The text is divided into two broad sections. The first (chapters 1–11) tracks Keju from her youth on the island of Wotje to her university years in Hawai‘i, where she initially became aware of the US nuclear test programme and its devastating effects on the health of Marshall Islanders. Johnson details her many scholarly accomplishments, including her admission to the University of Hawai‘i’s graduate public health programme, making her the first Marshallese woman to receive an MPH degree. During her pursuit of this degree, Keju impressively gave hundreds of speeches around the world on the US nuclear test programme in the Marshall Islands. The section ends with a particularly memorable speech that she delivered at the World Council of Churches assembly in 1983, which sent shockwaves throughout the WCC community, even inciting a critical response from US Ambassador Fred M. Zeder, who quickly denounced any of the nuclear test programme’s possible negative effects. Rather than discrediting and silencing Keju, as Zeder might have hoped, though, his suspiciously defensive response garnered more support for Keju and the Marshallese people in their fight to create public awareness about the nuclear test programme and its horrific effects.
The second half of the biography (chapters 12–24) tracks Keju’s life after moving back to Majuro in the Marshall Islands, where in 1986 she founded the successful organisation Youth to Youth in Health. Inspired by the popularity of her family’s music serenades, Keju used her position in the fledgling family planning programme of the Marshall Islands’ Ministry of Health to launch a project that could at once incorporate Majuro youth into the community and educate Marshallese people about family planning services and health issues. While publicly discussing many of these topics could be frowned upon in the Marshall Islands, Keju took a culturally respectful and significant approach through music and drama in order to deliver the important health information. As a reflection of her remarkable passion and dedication to the Marshall Islands, she directed the growth of Youth to Youth in Health from a two-person office in Majuro to a well-respected programme that had a radio show, income-generating projects and 20 outer-island branches. This section particularly highlights Keju’s incredible ability to navigate between different cultural values to promote the health and sustainability of the Marshallese people.

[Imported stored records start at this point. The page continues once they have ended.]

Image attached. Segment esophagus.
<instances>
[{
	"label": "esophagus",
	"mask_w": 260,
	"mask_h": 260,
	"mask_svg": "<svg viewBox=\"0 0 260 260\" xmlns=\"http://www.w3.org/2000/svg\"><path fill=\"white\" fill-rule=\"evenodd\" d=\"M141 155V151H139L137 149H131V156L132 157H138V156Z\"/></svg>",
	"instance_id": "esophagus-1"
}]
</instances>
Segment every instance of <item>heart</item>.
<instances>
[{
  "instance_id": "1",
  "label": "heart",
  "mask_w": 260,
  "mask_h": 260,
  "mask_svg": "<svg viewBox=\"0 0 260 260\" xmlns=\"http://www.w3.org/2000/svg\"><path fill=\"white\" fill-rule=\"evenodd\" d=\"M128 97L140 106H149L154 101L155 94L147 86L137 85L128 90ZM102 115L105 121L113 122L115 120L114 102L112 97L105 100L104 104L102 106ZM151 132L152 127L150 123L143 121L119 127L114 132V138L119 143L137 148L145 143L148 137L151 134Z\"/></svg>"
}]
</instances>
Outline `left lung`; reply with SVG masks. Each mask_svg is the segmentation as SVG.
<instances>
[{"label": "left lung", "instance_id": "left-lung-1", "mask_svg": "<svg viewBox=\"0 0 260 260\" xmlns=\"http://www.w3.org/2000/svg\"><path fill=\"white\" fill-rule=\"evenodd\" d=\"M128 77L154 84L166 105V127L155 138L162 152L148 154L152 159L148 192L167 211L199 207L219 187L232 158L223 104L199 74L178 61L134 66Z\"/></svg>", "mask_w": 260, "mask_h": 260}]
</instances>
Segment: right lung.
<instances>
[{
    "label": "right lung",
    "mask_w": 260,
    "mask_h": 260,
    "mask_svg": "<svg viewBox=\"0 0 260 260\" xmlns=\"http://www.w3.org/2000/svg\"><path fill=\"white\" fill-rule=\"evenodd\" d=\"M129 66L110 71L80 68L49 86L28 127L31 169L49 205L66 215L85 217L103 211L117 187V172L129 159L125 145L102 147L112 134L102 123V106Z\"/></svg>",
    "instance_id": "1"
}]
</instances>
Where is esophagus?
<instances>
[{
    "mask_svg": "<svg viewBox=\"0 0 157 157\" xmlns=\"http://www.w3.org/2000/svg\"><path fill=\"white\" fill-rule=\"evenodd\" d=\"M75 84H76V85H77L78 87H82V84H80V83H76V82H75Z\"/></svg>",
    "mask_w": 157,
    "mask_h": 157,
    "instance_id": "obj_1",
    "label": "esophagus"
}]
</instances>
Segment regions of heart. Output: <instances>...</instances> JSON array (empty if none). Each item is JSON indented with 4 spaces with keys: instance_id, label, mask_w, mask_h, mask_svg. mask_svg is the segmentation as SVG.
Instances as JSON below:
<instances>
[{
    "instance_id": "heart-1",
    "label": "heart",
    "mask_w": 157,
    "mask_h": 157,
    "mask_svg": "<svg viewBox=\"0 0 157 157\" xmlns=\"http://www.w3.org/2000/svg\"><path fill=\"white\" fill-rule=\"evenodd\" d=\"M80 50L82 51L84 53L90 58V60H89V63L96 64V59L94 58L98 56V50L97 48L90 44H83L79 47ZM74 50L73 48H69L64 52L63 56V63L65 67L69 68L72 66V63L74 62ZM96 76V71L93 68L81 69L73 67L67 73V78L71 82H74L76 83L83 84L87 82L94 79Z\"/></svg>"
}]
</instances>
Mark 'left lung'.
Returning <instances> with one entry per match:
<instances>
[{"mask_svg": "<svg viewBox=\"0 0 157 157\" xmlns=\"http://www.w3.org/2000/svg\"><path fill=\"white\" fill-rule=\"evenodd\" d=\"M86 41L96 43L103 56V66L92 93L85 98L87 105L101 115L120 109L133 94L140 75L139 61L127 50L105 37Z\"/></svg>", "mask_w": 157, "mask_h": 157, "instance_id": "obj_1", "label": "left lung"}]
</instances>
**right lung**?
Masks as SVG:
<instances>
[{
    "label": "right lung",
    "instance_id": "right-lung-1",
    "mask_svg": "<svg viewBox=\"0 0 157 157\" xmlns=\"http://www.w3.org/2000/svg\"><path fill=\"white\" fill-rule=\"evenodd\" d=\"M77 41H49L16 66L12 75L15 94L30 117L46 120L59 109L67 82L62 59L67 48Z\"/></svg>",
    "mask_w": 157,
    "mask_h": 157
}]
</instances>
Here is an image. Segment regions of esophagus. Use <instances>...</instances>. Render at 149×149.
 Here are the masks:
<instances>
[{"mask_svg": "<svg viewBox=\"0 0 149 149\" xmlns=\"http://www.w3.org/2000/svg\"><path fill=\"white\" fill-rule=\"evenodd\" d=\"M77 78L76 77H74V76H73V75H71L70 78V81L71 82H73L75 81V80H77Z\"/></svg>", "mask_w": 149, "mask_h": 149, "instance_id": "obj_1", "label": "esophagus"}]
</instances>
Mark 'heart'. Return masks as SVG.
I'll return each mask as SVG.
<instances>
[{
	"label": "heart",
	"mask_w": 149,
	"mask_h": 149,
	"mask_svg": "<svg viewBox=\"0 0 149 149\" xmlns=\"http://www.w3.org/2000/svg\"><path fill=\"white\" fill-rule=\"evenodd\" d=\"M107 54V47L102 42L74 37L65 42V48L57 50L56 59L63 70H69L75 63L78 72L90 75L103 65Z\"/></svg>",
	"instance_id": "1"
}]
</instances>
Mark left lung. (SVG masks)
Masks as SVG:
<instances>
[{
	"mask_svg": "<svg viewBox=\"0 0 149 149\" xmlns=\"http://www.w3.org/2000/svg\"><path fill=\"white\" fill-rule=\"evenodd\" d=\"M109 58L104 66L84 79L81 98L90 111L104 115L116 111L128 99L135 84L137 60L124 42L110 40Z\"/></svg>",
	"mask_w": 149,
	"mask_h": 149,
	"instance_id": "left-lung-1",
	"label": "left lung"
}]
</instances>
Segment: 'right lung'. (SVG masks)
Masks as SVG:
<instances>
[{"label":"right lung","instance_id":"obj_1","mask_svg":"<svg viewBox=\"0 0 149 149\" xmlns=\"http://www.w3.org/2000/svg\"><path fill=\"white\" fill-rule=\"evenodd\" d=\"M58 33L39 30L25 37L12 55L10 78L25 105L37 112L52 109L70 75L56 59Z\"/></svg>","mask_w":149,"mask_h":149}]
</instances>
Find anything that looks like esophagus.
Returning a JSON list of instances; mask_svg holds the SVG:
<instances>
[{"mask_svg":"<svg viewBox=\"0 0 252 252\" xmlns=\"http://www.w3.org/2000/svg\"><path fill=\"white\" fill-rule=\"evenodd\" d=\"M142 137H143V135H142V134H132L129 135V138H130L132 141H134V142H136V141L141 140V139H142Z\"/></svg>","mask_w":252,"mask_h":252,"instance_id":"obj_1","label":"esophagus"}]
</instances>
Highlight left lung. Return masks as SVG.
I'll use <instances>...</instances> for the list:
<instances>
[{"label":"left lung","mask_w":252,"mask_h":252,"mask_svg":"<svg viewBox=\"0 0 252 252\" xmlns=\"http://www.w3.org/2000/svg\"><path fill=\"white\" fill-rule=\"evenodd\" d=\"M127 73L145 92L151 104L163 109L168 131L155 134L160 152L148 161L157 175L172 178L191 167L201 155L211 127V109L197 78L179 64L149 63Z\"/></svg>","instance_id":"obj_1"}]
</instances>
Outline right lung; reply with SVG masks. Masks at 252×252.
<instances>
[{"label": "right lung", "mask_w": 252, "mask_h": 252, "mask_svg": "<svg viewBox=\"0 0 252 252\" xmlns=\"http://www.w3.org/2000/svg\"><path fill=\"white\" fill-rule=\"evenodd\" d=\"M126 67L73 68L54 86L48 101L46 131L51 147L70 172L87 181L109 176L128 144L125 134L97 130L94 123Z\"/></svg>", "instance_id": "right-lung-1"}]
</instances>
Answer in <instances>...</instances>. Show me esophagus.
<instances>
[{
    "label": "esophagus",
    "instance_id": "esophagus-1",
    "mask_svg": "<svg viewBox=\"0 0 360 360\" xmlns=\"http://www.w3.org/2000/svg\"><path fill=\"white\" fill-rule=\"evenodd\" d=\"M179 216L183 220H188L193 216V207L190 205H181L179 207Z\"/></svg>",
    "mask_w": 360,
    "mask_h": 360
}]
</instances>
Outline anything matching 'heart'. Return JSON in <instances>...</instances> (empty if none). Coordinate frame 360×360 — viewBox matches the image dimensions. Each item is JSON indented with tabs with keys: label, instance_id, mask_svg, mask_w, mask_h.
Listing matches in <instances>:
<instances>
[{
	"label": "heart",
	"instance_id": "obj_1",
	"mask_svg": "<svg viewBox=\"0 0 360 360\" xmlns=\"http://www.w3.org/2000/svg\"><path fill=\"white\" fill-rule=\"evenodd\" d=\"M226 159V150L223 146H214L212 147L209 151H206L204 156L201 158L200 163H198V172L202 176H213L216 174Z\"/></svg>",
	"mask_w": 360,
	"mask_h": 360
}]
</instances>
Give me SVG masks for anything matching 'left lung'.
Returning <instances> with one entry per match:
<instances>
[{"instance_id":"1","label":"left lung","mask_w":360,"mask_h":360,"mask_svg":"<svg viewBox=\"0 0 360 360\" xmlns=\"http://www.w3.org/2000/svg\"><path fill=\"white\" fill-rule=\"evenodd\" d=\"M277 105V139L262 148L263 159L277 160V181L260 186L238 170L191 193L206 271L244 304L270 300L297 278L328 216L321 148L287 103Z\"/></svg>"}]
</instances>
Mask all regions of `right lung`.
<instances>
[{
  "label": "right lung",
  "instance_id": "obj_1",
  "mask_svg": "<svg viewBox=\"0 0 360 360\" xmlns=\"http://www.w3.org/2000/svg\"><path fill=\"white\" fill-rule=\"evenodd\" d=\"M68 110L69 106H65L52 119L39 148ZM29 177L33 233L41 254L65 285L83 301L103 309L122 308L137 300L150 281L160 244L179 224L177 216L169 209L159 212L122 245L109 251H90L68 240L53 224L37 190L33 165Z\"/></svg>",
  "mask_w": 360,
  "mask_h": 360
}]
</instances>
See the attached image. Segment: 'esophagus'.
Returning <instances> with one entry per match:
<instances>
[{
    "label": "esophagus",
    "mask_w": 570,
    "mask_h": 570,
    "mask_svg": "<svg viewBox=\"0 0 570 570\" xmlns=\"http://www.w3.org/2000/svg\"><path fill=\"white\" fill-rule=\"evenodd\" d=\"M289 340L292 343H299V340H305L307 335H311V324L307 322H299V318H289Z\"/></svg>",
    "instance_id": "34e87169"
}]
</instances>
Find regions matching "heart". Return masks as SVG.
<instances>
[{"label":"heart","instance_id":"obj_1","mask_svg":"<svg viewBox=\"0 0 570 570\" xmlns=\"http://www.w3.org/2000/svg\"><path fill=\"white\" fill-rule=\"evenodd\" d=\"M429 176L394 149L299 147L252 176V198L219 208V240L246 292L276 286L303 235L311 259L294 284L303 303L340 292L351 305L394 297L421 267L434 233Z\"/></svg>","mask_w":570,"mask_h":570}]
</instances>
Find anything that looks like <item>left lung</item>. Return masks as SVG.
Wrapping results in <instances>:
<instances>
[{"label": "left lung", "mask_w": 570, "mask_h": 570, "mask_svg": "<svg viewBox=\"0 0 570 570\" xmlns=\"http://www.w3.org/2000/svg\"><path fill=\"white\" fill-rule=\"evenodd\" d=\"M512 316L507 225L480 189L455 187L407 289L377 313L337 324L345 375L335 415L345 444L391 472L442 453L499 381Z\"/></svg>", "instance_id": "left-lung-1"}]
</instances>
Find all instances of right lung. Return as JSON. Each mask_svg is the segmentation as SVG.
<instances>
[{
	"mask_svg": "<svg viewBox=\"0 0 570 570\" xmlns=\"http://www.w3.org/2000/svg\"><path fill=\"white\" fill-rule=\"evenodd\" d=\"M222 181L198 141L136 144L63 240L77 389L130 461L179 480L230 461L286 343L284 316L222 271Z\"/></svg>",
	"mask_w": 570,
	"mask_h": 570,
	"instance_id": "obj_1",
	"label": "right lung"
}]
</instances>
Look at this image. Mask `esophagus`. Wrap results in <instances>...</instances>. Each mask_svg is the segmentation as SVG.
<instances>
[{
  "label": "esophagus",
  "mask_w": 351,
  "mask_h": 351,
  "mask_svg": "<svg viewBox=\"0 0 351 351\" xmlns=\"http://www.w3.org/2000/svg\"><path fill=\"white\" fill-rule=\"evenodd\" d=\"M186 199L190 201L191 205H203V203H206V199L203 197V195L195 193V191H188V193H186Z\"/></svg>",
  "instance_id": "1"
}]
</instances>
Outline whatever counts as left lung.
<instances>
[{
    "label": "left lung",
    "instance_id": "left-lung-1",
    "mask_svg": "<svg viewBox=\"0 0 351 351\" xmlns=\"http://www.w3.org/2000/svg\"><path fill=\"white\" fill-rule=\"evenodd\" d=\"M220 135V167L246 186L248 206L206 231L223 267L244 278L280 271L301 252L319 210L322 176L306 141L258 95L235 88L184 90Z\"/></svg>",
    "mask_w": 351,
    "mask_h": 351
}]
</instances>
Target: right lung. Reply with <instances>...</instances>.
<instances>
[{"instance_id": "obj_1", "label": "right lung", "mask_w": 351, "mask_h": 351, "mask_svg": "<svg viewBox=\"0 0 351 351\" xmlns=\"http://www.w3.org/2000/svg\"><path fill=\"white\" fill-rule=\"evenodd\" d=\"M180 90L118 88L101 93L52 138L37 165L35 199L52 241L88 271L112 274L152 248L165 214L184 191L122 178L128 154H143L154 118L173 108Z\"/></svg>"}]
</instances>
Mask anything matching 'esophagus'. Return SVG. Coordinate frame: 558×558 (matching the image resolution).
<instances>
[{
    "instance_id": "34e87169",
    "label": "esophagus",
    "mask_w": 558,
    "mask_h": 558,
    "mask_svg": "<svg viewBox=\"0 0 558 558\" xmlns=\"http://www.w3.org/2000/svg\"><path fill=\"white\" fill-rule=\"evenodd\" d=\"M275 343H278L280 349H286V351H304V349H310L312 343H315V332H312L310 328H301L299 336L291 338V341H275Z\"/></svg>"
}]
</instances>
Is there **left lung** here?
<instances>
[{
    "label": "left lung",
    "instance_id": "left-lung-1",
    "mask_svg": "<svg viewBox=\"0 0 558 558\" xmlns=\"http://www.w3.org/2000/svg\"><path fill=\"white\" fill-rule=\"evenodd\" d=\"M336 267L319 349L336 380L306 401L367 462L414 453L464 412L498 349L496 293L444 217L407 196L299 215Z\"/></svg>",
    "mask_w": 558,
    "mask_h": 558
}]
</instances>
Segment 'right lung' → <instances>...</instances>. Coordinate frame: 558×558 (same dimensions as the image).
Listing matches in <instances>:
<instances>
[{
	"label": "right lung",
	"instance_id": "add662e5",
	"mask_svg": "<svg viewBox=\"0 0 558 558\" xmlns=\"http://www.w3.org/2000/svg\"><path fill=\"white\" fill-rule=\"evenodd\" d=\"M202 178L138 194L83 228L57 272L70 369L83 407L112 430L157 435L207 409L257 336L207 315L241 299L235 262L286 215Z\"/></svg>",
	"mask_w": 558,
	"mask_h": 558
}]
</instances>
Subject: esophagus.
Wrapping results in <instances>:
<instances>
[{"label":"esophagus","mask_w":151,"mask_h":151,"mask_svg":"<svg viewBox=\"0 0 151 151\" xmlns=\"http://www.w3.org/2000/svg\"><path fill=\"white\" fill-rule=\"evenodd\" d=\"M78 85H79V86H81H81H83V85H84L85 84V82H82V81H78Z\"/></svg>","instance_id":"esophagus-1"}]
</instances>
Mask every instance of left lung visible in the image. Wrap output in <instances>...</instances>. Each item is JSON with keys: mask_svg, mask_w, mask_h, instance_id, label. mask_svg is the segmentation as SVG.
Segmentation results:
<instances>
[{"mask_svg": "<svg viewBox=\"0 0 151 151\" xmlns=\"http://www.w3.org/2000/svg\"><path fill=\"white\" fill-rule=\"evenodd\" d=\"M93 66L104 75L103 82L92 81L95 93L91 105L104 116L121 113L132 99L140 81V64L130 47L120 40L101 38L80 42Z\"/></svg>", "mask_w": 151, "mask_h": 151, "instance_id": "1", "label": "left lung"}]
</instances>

In terms of sources, Johnson includes interviews with Keju’s friends and family, published interviews with Keju, Keju’s public speeches and US military reports. He also uses her master’s thesis, an especially significant source. The insightful incorporation of its first-person narrative adds an intimate element to the text, allowing Keju to narrate moments of her life in her own voice throughout the first half of the biography. While the second part lacks this dynamic, Johnson’s narration nevertheless carries this intimacy throughout the text, as does the wonderful collection of photos that document her accomplishments and love for the Marshall Islands.
In chapter 25, the final chapter of the book, Johnson dissects the US government’s cover-up of the particularly destructive nuclear test Castle Bravo in 1954. Drawing from newly declassified documents, Johnson’s research disturbingly shows that the US government blatantly disregarded the health of Marshall Islanders by choosing not to evacuate those who would be exposed to the test in order to research the effects of radiation exposure. Yet thirty years before this information would be released, Darlene Keju already knew the intent behind the US nuclear test programme in the Marshall Islands. As she said in an interview, ‘They’re using us as guinea pigs. They are coming there to experiment on human beings’ (p. 160). Johnson’s biography is thus an important addition to antinuclear activism and Pacific Islands scholarship, as well as a great tribute to Darlene Keju’s legacy of health education and activism on behalf of the Marshall Islands.